■ **Required action**: Your answer should consist of the lines in the data below that contain "minds".

### Data shown ###

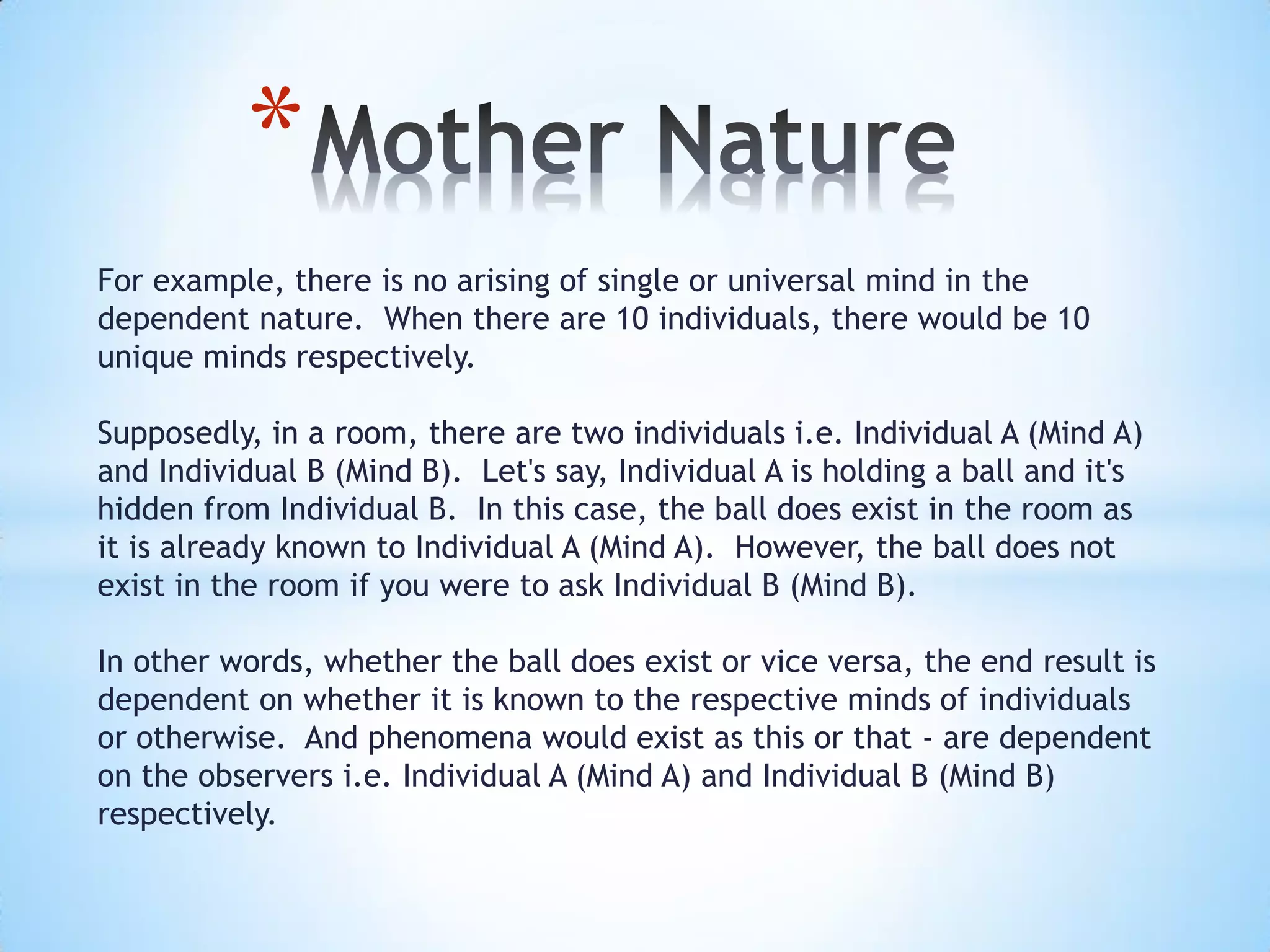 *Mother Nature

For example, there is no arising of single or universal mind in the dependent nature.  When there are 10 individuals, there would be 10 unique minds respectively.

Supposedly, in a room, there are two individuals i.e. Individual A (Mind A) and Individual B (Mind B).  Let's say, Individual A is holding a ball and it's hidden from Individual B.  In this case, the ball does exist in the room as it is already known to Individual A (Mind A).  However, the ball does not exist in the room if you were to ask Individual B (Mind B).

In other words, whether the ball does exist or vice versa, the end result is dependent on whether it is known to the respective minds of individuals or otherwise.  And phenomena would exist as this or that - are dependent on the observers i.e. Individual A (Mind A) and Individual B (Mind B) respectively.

###

■ **Response to this exercise**:
For example, there is no arising of single or universal mind in the dependent nature.  When there are 10 individuals, there would be 10 unique minds respectively.
In other words, whether the ball does exist or vice versa, the end result is dependent on whether it is known to the respective minds of individuals or otherwise.  And phenomena would exist as this or that - are dependent on the observers i.e. Individual A (Mind A) and Individual B (Mind B) respectively.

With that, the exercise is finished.